Sequence Clustering

Clustering post-military veteran career sequences and exploring these results

In the previous Sequence Exploration, we introduced the following sequence state naming system, shown in Table 1.

\[\text{Table 1. Overview of Sequence States}\]

Year-to-Year Transition Matrix

In the Burning Glass Technologies resume data, each career is represented by a sequential pattern of job states over time. Sequence analysis provides us with a method of computing distances between two careers. For example, we have two job state sequences and each sequence is composed of three states: \[S_1 = \{ \text{zone 1, zone 2, zone 3} \}\] \[S_2 = \{ \text{zone 1, zone 1, zone 3} \}\] The difference between \(S_1\) and \(S_2\) is at the second state where \(S_1\) has zone 2 while \(S_2\) has zone 1. To transform \(S_1\) to \(S_2\), we substitute zone 2 with zone 1 at state 2. We describe the distance in terms of the minimum number of substitutions that are required to transform one sequence to another sequence to reflect the distance between these two sequences. This is known as an “indels” (insertion or deletion). However not all substitutions are the same: since promotions from job zone 1 directly to job zone 5 are rare, substituting zone 1 with zone 5 is way more costly than substituting zone 1 with zone 2. Therefore, we use transition rates between states observed in the data to estimate the cost to transform from one state to another state.

The transition matrix is composed of transition rates between each pair of states. The transition matrix has dimension \(k \times k\), k being the number of job states. Since we have 9 job states, our transition matrix has dimension \(9 \times 9\).

The darker the color, the higher the transition probability between two states. When looking at the transition rates from one year to the next year, the diagonals of the transition matrix, meaning no change in state, have the highest probability.

\[\text{Fig 1. Year-to-Year Transition Matrix}\]

State Transition Matrix

We also construct a state transition matrix where the diagonals are 0; that is, we only consider transitions from one state to another. This provides a better representation of change across time than the year-to-year transition rates above.

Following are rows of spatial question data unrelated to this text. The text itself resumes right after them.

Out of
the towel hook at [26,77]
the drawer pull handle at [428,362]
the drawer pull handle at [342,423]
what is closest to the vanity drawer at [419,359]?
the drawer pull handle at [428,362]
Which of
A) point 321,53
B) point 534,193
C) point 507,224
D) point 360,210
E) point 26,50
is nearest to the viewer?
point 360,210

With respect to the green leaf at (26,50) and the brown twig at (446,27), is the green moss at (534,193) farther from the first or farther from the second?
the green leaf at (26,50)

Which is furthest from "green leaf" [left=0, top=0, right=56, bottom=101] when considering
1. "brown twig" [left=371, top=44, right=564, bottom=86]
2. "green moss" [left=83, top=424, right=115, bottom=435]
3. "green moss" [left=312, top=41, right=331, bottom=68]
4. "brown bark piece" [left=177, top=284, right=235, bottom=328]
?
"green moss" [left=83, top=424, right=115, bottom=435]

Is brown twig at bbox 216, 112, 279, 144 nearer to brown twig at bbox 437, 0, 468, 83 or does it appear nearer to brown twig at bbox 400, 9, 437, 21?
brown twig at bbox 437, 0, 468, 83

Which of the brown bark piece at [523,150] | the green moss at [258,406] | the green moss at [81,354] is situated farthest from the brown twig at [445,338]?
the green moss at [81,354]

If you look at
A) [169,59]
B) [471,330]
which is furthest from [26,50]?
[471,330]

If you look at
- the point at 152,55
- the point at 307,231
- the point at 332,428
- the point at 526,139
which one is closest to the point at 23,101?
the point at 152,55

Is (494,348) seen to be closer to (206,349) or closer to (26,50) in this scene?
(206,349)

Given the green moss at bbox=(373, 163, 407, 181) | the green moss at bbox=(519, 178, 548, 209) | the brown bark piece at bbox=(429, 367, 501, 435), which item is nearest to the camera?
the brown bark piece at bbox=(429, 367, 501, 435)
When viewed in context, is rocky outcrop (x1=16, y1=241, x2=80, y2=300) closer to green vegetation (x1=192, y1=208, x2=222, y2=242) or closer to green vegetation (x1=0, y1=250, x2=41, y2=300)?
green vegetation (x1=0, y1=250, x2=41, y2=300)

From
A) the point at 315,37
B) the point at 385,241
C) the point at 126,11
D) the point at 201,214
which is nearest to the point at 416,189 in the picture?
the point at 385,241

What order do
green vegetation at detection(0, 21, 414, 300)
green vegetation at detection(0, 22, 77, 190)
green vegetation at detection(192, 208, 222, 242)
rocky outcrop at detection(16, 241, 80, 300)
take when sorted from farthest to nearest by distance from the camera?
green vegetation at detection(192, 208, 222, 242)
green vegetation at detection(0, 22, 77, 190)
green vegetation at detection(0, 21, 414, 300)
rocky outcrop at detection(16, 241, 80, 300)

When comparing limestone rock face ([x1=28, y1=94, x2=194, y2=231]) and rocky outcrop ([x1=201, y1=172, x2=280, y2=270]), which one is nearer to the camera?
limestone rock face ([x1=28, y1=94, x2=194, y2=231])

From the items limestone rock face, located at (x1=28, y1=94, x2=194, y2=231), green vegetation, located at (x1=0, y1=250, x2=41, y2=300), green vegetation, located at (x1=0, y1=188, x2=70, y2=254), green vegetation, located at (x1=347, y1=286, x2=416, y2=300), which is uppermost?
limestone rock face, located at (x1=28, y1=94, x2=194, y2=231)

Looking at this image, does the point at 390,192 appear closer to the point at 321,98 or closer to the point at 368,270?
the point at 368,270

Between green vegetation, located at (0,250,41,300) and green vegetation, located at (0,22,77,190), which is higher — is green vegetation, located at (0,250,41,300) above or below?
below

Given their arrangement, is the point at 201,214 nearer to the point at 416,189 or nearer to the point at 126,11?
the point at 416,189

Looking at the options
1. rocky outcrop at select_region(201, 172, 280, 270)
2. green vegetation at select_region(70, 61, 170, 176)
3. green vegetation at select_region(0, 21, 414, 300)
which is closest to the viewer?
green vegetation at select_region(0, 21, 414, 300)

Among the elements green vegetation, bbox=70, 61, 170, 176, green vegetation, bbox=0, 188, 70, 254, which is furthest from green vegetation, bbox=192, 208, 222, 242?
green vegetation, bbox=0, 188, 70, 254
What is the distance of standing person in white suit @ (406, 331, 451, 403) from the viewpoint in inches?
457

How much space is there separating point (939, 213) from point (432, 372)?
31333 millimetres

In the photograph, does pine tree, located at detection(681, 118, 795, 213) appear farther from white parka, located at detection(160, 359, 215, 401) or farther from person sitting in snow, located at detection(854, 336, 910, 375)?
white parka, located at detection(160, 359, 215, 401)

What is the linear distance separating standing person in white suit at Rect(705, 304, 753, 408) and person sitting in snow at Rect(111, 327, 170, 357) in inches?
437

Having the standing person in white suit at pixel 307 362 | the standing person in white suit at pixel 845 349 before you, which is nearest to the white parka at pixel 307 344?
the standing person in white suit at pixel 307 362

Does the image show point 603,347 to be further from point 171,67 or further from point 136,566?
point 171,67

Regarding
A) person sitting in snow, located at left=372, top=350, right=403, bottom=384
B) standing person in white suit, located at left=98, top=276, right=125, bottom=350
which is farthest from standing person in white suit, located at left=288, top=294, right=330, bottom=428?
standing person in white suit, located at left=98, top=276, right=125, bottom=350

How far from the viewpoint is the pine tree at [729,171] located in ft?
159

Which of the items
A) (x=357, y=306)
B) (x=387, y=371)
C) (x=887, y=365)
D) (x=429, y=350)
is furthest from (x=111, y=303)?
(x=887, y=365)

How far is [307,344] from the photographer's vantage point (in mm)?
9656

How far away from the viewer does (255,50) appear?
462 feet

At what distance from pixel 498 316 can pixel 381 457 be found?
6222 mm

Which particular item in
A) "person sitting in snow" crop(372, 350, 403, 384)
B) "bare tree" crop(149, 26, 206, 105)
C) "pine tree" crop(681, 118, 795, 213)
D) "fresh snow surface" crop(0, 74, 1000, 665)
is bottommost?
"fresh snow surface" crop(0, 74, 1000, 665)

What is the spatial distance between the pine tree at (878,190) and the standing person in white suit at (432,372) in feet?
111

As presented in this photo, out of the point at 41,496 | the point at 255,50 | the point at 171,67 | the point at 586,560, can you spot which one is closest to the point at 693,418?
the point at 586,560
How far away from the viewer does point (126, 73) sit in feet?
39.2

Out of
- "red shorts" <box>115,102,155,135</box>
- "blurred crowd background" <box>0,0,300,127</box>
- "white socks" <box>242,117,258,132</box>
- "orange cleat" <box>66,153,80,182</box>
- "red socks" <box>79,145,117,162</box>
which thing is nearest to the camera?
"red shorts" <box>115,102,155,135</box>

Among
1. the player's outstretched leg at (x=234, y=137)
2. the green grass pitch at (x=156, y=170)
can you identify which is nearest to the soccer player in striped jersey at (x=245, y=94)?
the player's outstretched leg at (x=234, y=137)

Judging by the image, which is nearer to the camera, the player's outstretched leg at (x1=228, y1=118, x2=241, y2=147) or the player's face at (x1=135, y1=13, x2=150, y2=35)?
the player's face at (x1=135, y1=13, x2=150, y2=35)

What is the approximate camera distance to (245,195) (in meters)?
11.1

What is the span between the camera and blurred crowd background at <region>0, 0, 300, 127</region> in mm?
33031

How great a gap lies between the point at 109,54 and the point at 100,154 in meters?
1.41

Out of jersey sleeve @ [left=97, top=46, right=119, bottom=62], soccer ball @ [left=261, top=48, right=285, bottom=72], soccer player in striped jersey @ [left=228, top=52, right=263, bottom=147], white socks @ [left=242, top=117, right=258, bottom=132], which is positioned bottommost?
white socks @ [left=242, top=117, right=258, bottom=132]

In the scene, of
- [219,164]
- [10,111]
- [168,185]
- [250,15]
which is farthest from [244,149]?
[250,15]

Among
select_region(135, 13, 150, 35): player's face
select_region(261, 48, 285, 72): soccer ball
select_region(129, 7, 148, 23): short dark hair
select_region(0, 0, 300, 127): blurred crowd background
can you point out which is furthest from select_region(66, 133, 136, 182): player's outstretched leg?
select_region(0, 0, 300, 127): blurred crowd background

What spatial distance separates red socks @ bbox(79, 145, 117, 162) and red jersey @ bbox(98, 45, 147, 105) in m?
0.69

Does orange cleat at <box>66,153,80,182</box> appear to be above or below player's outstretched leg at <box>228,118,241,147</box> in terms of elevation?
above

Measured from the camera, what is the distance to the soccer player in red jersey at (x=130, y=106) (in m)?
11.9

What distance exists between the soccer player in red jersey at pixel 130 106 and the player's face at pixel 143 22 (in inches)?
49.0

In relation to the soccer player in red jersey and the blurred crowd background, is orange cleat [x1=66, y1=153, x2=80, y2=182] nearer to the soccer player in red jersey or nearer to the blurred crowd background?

For sequence clustering, our next step is to construct a substitution-cost matrix \(SC\) that represents the relative cost of each substitution for determining the distance between sequences. The substitution-cost is a function of the state transition matrix using the formula \[SC(i,j) = 2 -T(i,j) -T(j,i)\]

The substitution-cost matrix reflects the cost for substituting a job state with another. \(SC(i,j)\) represent the cost for changing from the current job state \(i\) to the next job state \(j\), for \(i \in [1,9], j \in [1,9]\). We then use transition rate to construct substitution-cost matrix using the formula \[SC(i, j) = \begin{cases} 2-T(i,j)-T(j,i), & i \neq j\\ 0, & i=j \end{cases}\]

The consequence for the diagnal to have large transition probability is the consistent cost between job state \(i\) and \(j\) that \(SC(i, j)\) will be approximately 2. In order to make the difference between two different states more visible, we standardize the transition matrix by excluding the diagnal when constructing the transition matrix. Figure 2 shows the standardized transition matrix that reflects changes between states. Having diagnal as 0, we can better observe the difference of the transition probability between two different states.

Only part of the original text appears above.